Composables vs Alternatives
- Mixins — Unclear property sources, namespace collisions, implicit coupling
- Renderless components — Extra component instance overhead
- Utility functions — No reactive state or lifecycle hooks
TypeScript
Props
- Use
defineProps<T>() with an interface.
- Defaults with 3.5+ destructure:
const { title, count = 0 } = defineProps<Props>().
- Defaults with 3.4 and below:
withDefaults(defineProps<Props>(), { count: 0 }). Mutable reference defaults (arrays,
objects) must use factory functions with withDefaults.
- Imported types work since Vue 3.3.
Emits
Use named tuple syntax (3.3+): defineEmits<{ change: [id: number] }>().
Refs
- Refs infer types from initial values —
ref(0) is Ref<number>.
- Use explicit type for union types:
ref<string | number>('2024').
- Nullable:
ref<User | null>(null).
- Without initial value:
ref<ResponseData>() yields Ref<ResponseData | undefined>.
Computed
Types are inferred. Use explicit generic only when inference falls short: computed<string>(() => ...).
Reactive
Annotate with interface, do not use reactive<T>() generic — the returned type handles ref unwrapping differently from
the generic parameter.
Template Refs
- 3.5+:
useTemplateRef<HTMLInputElement>('input').
- Component refs:
useTemplateRef<InstanceType<typeof MyComponent>>('comp').
- Pre-3.5:
ref<HTMLInputElement | null>(null).
Provide / Inject
Use InjectionKey<T> for type-safe keys. String keys require generic annotation: inject<string>('key').
Generic Components
Use generic attribute on <script setup>: <script setup lang="ts" generic="T extends string | number">.
Event Handlers
Type DOM events explicitly: (event: Event) then cast target: event.target as HTMLInputElement.
Utility Types
Use Vue's typed helpers: Ref<T>, ComputedRef<T>, MaybeRefOrGetter<T>, InjectionKey<T>, PropType<T>,
ComponentPublicInstance. Full utility types table in ${CLAUDE_SKILL_DIR}/references/typescript.md.
Performance
Page Load
- Use dynamic imports for route-level code splitting.
- Use
defineAsyncComponent() for component-level splitting.
- Prefer tree-shakable dependencies (
lodash-es over lodash).
<script setup> compiles to more minification-friendly code than Options API.
Update Performance
- Props stability — pass derived booleans (
active="item.id === activeId") instead of raw IDs to prevent
unnecessary child re-renders.
v-once — render once, skip all future updates. For truly static content.
v-memo — conditionally skip sub-tree updates. Accepts a dependency array; only re-renders when a dependency
changes. Use on v-for lists where most items don't change.
- Computed stability (3.4+) — computed only triggers effects when value actually changes. Avoid returning new
objects from computed (each new object is "different").
Large Lists
- Virtual scrolling for 1000+ items — render only visible items (
vue-virtual-scroller, vueuc/VVirtualList).
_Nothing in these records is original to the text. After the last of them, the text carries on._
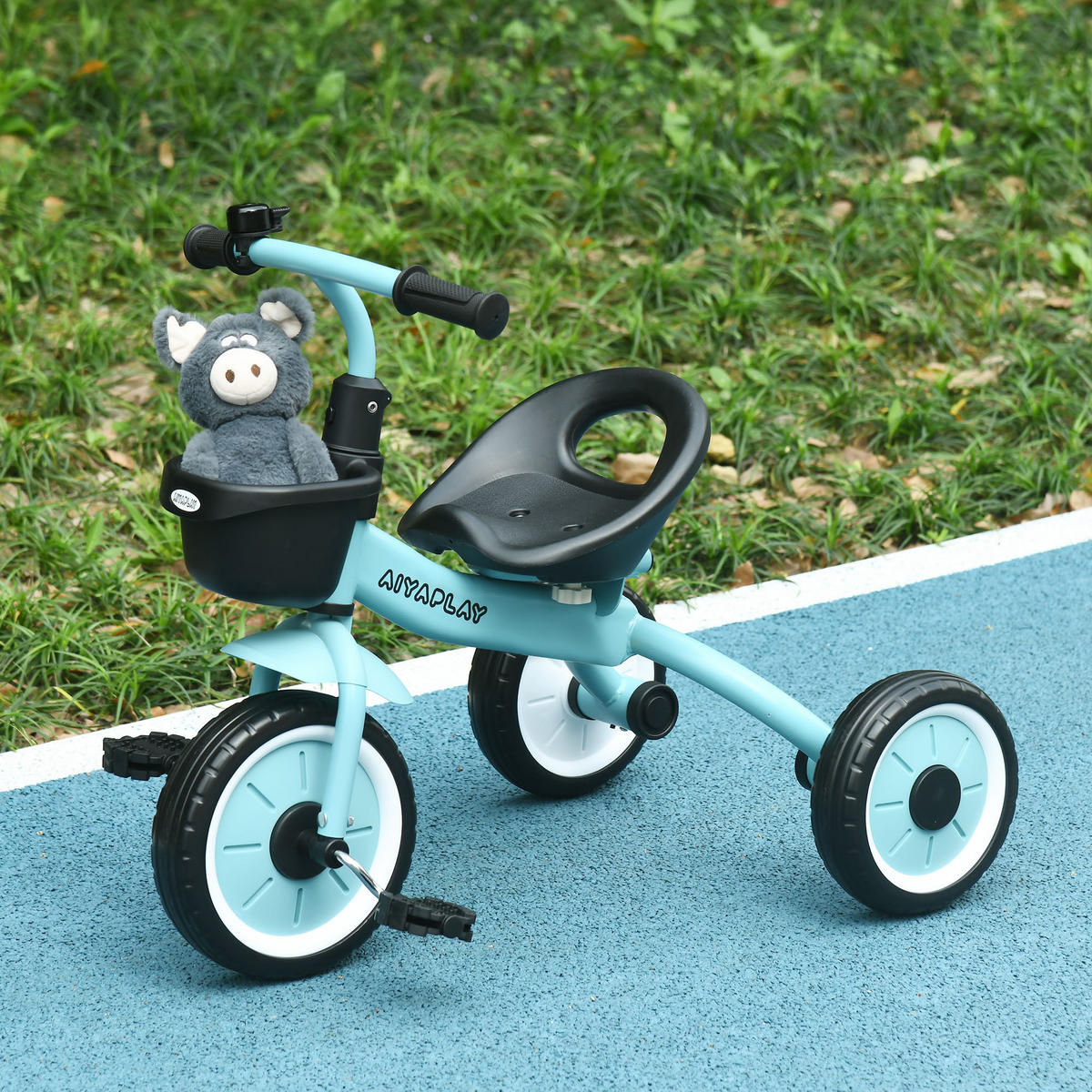 DREIRAD, Kinderfahrrad mit verstellbarer Sitz, Kinderrad für Kinder 2-5 Jahre - Blau, Metall (70.5/53/58cm) - AIYAPLAY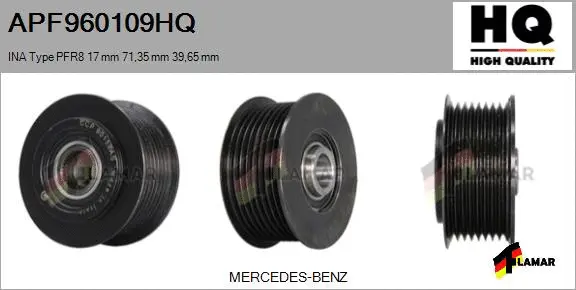 Belt Pulley, alternator (APF960109HQ)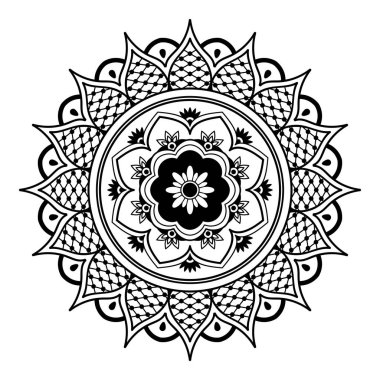 Etnik Mandala Süslemesi. Arapça, Pakistan, Fas, Türkçe, Hindistan, İspanya motifleri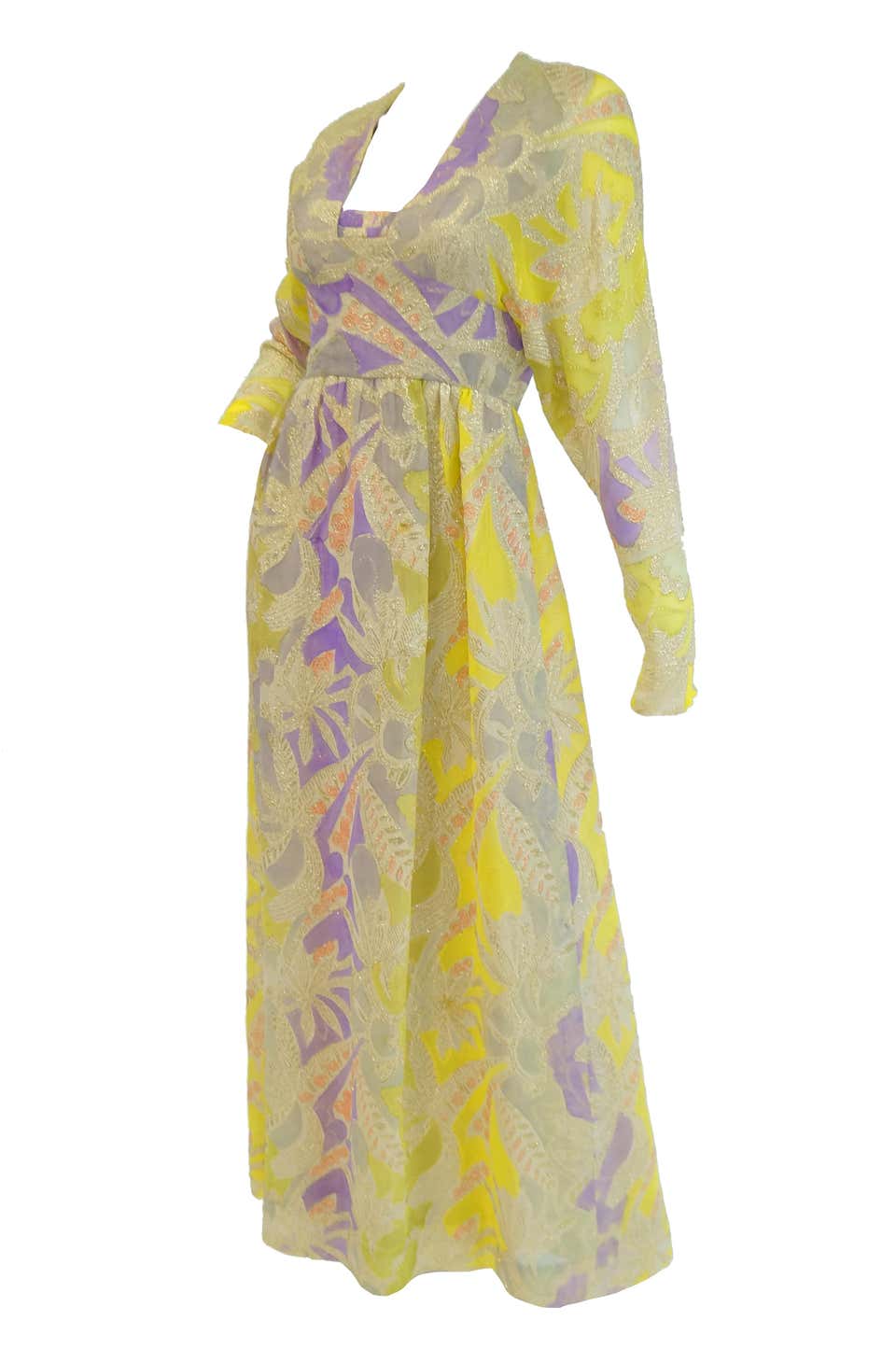 purple dress with yellow flowers Purple Pansies In Yellow Floral Garden Garden A-Line Dress by sharlesart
shallowRef() for large immutable datasets — mutations must replace the whole value.
- Avoid unnecessary wrapper components in large lists — every component instance has overhead.
Watch Performance
- Avoid
{ deep: true } on large objects — watch specific properties instead.
- Throttle/debounce watchers for expensive callbacks (e.g.,
useDebounceFn from VueUse).
Profiling
- Enable
app.config.performance = true for Vue-specific performance markers.
- Use Chrome DevTools Performance panel and Vue DevTools profiler.
- Measure before and after — don't optimize without data.
Application
When writing Vue code:
- Apply all conventions silently — don't narrate each rule being followed.
- If an existing codebase contradicts a convention, follow the codebase and flag the divergence once.
- Always use
<script setup> unless there is a documented reason not to.
When reviewing Vue code:
- Cite the specific violation and show the fix inline.
- Don't lecture or quote the rule — state what's wrong and how to fix it.
Integration
This skill provides Vue-specific conventions. The coding skill governs workflow; language skills govern JS/TS choices;
this skill governs component architecture, reactivity patterns, and framework API usage.